The second method of duty avoidance is the so-called “lowest-charge” calculation, whereby Chinese customs officials set import values as the lowest value an importer can claim on imported scrap. Originally established as a means of preventing tax evasion, the “lowest values” have become a fallback value to be declared in lieu of the actual value of the merchandise being imported. Indeed, the reduction in lowest values and the willingness to accept customs declarations of import shipments at these rates appear to have been adopted by individual Chinese ports as a competitive technique to attract import traffic and revenues away from other ports in the country.
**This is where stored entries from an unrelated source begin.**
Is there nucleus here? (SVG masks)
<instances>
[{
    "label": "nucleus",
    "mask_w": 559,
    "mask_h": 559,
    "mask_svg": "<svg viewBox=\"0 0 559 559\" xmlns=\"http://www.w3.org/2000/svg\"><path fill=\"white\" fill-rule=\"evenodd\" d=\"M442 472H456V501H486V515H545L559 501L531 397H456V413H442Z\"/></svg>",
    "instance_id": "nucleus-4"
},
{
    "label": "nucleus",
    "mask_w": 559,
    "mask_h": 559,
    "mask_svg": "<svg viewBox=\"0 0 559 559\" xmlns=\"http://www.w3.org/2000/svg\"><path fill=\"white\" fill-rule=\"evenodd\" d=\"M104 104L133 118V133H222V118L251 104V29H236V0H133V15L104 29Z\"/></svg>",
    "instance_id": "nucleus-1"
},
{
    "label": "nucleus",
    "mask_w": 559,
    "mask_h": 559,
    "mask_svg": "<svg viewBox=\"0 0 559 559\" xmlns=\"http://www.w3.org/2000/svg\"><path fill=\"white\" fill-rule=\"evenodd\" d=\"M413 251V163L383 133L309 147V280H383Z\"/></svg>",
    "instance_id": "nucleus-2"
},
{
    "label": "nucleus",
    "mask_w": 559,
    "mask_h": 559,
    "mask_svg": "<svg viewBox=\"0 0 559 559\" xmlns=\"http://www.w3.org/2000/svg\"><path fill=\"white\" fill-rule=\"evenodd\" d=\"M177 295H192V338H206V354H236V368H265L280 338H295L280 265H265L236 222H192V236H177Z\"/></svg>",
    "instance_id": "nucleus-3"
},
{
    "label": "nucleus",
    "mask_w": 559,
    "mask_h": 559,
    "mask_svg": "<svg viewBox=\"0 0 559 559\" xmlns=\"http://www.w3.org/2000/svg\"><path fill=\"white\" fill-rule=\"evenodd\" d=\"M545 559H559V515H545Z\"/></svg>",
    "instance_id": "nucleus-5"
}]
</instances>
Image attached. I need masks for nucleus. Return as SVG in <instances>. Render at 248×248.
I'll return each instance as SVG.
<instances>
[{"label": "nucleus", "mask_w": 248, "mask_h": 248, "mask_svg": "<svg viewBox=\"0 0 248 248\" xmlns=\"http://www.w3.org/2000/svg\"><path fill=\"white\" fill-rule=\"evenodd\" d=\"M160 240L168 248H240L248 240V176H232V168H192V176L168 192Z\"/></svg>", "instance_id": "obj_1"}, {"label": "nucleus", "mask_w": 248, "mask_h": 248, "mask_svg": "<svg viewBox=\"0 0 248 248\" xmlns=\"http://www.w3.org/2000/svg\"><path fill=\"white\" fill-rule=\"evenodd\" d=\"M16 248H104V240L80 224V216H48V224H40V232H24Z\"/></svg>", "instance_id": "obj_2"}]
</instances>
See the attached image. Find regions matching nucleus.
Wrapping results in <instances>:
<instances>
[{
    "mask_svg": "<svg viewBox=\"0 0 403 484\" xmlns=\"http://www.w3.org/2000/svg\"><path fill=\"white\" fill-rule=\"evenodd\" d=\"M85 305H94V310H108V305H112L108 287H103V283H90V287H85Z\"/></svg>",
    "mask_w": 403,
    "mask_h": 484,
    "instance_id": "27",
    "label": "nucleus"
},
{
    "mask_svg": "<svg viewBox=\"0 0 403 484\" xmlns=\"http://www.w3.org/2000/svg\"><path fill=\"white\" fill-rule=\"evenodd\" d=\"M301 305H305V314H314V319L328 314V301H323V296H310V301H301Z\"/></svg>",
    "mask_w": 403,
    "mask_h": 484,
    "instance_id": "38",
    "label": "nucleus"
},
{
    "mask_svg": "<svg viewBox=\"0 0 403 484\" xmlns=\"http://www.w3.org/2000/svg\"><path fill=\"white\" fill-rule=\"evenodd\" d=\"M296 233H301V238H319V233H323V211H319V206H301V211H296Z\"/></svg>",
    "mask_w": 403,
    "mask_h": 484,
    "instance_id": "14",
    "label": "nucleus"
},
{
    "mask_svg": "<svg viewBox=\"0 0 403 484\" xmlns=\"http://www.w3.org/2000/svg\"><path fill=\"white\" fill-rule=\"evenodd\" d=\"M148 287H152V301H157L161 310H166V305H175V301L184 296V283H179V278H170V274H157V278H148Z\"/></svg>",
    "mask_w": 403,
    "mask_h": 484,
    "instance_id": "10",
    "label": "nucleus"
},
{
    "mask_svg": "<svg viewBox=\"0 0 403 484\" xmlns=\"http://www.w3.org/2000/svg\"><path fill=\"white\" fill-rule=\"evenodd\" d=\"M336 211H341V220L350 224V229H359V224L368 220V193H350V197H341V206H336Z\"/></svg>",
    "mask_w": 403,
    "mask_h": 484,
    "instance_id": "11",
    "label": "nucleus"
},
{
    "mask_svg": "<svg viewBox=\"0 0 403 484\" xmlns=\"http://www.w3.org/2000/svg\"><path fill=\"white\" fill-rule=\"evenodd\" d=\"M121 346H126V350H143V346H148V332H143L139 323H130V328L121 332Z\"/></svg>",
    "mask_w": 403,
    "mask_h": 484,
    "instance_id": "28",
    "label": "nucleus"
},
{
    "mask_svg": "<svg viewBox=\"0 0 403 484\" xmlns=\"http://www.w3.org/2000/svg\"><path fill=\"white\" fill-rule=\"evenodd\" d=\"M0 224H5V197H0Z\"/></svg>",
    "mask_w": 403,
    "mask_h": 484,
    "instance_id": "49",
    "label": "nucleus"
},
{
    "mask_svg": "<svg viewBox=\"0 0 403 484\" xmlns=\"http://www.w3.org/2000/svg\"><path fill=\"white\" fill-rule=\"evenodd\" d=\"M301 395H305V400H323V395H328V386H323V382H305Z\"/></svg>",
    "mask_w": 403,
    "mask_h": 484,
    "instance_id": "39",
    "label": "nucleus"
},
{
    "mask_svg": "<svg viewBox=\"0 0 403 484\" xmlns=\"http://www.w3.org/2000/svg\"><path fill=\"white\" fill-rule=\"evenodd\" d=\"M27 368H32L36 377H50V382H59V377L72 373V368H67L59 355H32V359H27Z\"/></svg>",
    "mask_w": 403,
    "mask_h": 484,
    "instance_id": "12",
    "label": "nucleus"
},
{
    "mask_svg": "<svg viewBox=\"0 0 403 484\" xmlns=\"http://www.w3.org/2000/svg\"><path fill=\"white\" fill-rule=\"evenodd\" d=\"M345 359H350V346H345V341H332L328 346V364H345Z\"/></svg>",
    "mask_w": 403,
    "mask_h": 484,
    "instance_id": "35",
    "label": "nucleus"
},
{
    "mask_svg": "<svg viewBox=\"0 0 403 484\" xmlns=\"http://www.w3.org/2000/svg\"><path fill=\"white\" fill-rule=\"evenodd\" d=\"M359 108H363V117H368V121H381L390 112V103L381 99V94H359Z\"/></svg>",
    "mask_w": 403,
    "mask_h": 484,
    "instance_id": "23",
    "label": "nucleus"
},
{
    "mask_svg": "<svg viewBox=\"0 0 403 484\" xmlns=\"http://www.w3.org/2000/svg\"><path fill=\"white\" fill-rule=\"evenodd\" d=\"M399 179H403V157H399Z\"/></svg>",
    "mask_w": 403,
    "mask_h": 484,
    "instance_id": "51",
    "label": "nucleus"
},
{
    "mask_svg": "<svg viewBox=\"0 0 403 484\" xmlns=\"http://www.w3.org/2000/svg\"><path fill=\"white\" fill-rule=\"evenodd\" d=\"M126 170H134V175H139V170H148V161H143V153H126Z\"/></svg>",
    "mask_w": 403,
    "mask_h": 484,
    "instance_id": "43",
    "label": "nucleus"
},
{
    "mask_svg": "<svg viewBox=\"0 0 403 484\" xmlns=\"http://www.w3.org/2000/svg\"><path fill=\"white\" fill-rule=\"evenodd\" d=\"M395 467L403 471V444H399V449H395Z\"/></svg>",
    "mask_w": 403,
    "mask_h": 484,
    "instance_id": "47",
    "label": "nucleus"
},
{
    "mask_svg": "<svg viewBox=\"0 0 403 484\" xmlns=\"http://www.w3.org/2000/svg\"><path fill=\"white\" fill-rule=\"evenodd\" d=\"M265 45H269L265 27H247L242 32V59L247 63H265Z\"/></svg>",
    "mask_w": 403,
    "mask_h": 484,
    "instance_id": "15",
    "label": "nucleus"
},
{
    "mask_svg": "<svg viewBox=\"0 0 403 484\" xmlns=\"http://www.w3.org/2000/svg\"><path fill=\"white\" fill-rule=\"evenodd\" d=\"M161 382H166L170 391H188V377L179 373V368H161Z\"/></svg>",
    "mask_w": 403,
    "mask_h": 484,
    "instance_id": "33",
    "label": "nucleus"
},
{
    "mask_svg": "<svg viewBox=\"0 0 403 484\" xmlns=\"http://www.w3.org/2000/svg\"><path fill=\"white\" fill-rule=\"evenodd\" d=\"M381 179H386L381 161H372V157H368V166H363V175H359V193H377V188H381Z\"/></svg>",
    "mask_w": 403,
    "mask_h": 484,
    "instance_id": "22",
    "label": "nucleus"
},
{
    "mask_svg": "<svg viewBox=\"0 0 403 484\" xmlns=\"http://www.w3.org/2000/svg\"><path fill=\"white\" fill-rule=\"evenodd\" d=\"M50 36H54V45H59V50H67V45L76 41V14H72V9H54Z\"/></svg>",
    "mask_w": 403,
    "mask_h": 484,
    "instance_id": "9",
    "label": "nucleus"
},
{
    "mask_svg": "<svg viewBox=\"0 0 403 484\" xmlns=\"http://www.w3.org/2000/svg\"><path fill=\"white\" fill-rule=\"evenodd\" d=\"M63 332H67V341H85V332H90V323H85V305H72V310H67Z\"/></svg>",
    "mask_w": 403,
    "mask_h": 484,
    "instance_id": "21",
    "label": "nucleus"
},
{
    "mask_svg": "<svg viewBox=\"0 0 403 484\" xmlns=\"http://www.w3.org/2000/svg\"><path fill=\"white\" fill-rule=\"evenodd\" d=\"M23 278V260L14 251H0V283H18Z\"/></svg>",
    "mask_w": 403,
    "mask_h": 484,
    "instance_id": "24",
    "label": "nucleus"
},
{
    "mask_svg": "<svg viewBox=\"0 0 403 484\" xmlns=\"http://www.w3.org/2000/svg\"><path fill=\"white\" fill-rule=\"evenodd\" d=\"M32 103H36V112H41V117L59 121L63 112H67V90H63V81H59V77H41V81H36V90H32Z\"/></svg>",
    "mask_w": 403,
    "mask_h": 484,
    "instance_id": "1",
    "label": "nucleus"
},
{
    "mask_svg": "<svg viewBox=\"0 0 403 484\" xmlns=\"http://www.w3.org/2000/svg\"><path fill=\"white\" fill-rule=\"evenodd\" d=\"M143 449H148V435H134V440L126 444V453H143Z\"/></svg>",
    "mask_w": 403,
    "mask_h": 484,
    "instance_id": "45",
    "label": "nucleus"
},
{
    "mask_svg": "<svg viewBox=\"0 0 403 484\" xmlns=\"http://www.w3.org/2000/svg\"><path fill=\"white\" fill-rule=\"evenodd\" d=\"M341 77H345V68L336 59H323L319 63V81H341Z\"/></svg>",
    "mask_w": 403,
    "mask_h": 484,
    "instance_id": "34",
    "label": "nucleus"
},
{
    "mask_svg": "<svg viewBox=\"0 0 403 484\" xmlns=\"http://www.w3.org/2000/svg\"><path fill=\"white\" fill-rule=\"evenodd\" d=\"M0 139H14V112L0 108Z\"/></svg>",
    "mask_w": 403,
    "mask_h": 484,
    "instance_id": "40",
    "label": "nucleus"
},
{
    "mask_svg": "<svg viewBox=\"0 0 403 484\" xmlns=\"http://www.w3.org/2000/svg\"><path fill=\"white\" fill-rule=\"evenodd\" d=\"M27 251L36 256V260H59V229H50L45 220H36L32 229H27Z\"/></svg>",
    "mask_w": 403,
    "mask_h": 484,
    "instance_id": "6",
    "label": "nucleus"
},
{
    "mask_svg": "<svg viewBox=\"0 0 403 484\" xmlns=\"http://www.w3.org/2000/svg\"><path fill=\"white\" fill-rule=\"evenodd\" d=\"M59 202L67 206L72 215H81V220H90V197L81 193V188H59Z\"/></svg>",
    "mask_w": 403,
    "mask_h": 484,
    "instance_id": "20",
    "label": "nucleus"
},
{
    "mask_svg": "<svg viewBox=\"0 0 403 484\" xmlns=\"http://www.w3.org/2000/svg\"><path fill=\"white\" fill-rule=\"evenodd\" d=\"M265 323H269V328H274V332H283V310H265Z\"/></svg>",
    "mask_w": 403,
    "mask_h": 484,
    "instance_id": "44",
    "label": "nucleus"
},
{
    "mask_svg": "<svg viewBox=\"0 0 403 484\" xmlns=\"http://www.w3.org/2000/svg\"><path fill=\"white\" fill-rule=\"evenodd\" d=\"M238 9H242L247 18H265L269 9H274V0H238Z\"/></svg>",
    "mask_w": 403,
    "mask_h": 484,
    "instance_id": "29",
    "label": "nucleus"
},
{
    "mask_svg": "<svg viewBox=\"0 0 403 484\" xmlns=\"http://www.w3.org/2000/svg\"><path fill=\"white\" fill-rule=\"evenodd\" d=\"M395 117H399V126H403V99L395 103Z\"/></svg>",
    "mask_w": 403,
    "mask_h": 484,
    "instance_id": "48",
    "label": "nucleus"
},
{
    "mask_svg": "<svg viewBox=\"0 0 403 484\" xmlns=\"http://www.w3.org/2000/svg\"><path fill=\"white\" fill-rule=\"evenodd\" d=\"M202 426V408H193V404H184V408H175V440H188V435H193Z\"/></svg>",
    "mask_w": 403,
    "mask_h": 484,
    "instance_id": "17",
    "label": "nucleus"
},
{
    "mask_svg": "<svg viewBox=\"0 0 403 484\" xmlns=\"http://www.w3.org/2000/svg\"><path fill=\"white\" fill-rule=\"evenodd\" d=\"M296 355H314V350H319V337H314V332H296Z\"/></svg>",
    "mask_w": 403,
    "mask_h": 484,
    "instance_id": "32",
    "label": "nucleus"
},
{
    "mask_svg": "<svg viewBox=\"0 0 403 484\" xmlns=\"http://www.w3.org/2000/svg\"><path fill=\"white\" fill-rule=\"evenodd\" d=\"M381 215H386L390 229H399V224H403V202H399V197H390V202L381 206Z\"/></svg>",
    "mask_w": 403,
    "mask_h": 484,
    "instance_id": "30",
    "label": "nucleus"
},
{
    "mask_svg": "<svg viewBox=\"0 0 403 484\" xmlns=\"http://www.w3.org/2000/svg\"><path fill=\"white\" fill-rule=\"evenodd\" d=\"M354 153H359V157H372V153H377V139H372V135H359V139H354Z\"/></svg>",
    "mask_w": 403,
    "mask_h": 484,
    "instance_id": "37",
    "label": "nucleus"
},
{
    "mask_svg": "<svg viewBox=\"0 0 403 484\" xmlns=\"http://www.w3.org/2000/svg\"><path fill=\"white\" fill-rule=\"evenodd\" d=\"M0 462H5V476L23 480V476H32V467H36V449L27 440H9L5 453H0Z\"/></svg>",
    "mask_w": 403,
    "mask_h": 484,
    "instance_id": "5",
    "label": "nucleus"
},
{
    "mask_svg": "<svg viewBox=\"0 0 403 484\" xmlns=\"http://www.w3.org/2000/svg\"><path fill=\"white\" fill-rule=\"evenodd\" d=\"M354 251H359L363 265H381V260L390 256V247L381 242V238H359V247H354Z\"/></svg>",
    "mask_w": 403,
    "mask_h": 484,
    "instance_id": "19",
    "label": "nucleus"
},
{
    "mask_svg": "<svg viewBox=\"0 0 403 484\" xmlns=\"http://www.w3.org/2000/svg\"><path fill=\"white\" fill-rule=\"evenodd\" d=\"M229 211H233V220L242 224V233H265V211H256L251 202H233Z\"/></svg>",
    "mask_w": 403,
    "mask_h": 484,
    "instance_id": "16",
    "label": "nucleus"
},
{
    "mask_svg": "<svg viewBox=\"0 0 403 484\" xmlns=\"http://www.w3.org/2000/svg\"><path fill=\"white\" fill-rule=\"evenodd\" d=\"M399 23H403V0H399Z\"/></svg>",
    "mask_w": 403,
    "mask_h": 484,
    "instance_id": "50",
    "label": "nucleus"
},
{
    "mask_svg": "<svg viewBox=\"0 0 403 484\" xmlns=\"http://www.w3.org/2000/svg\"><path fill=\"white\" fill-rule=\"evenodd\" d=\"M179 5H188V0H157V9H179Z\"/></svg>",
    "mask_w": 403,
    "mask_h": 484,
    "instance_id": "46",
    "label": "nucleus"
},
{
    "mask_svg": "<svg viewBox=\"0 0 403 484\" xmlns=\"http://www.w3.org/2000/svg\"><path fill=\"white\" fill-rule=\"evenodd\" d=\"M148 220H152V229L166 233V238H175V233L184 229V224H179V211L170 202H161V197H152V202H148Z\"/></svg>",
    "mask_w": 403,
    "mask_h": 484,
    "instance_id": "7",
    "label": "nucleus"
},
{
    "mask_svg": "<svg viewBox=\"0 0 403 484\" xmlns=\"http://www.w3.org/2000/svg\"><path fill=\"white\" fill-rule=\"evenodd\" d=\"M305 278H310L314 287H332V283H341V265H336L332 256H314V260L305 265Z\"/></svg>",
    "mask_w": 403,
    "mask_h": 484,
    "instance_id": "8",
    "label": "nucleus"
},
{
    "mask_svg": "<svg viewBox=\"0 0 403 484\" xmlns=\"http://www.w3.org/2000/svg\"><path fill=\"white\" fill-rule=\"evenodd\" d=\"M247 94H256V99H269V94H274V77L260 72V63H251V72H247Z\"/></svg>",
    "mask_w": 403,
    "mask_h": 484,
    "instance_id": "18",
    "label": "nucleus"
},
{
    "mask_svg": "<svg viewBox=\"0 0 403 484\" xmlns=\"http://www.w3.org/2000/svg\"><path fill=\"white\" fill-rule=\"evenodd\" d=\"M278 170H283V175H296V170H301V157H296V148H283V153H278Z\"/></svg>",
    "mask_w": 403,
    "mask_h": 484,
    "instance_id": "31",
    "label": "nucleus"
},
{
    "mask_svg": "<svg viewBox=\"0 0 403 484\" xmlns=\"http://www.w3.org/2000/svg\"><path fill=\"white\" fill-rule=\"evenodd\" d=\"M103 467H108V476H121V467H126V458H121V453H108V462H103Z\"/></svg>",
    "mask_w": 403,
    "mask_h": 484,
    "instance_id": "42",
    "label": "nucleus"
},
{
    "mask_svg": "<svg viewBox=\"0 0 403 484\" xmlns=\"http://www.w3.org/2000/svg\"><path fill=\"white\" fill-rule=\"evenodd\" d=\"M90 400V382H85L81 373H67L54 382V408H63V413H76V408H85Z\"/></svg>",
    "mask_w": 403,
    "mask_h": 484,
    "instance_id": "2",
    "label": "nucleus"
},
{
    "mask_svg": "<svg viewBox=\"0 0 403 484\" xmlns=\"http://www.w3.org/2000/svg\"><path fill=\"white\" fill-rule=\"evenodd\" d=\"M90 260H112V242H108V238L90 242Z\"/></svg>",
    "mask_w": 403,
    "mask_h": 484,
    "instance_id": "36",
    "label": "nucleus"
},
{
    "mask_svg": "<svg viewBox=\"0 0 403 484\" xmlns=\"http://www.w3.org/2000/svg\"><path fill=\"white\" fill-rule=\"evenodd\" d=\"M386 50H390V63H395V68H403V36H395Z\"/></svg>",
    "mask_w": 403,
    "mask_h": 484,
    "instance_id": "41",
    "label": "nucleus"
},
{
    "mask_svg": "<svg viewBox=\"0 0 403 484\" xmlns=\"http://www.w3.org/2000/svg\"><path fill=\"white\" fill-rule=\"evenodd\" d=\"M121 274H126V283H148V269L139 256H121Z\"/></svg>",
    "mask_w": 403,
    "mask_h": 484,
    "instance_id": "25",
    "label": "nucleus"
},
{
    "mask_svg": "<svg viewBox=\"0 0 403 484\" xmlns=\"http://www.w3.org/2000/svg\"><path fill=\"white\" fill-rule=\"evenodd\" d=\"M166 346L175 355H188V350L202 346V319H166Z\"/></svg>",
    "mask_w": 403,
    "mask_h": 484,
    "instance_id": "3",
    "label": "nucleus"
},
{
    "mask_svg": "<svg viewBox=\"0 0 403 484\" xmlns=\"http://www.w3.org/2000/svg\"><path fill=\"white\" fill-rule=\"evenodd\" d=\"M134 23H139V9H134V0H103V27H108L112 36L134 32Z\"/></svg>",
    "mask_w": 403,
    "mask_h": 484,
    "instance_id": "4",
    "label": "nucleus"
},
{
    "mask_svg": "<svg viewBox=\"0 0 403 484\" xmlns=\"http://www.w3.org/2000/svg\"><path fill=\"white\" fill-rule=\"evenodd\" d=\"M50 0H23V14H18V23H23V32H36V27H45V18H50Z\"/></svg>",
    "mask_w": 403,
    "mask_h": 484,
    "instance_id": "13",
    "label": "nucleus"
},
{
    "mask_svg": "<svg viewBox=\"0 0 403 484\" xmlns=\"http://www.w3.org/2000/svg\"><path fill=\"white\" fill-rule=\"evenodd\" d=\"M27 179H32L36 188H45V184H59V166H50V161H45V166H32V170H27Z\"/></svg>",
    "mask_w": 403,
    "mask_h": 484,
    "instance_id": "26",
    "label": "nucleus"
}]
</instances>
Finally, research indicates that counterfeit invoices (typically showing lower values for the imported cargo than the true invoices) have been employed by importers in order to avoid payment of both VAT and customs duties on imports of copper raw materials, such as concentrates and copper-based scrap.

— Shanghai Metal Exchange — The Shanghai Metal Exchange handles sales and futures contracts for non-ferrous metals independent of the dominant global metals exchanges (the London Metal Exchange and Comex). Prices for copper cathode on the Shanghai Exchange in recent years have been consistently above those on the LME and Comex. This has encouraged the import and refining of copper concentrate and copper-based scrap in lieu of copper cathode as a raw material input in China. While not a true “benefit” to producers of copper products in China, the maintenance of artificially high prices for copper cathode via the Shanghai Exchange has encouraged the consumption of copper-based scrap in China, thereby distorting global trade and consumption patterns for copper-based scrap.

— Fixed yuan to U.S. dollar exchange rates — The pegging of the Chinese currency, the yuan, to a fixed rate of exchange with the U.S. dollar has encouraged exports of semi-fabricated and fabricated products of copper and copper-alloys from China to the U.S. Owing to the ongoing fixed rate of exchange, it has been estimated that the Chinese currency is undervalued by approximately 40% in relation to the U.S. dollar, which has allowed Chinese producers of downstream copper products to set aggressive prices in the U.S. market. The result has been massive sales losses by U.S. producers of fabricated copper products and a near crippling of the industry.

As the undervalued yuan has led to huge increases in Chinese exports to the U.S., China’s reserves of U.S. dollars have ballooned. Some of these large dollar reserves have been funnelled to the Chinese copper industry, which has used the hard currency in turn to purchase copper-based scrap in the U.S. market and to outbid U.S. producers for this material. Thus, despite the relative weakness of the yuan (which should have acted to discourage Chinese sourcing of U.S. dollar-denominated copper scrap), the Chinese government has used various policies to allow its copper producers to source an ever- increasing portion of its raw materials needs from the U.S. copper scrap market. The result for the U.S. industry has been supply shortages and increased costs for basic raw material.

— The preceding is an edited version of a bulletin published by the Washington, D.C.-based Copper Brass Fabricators Council and the Illinois-based Non-ferrous Founders Society.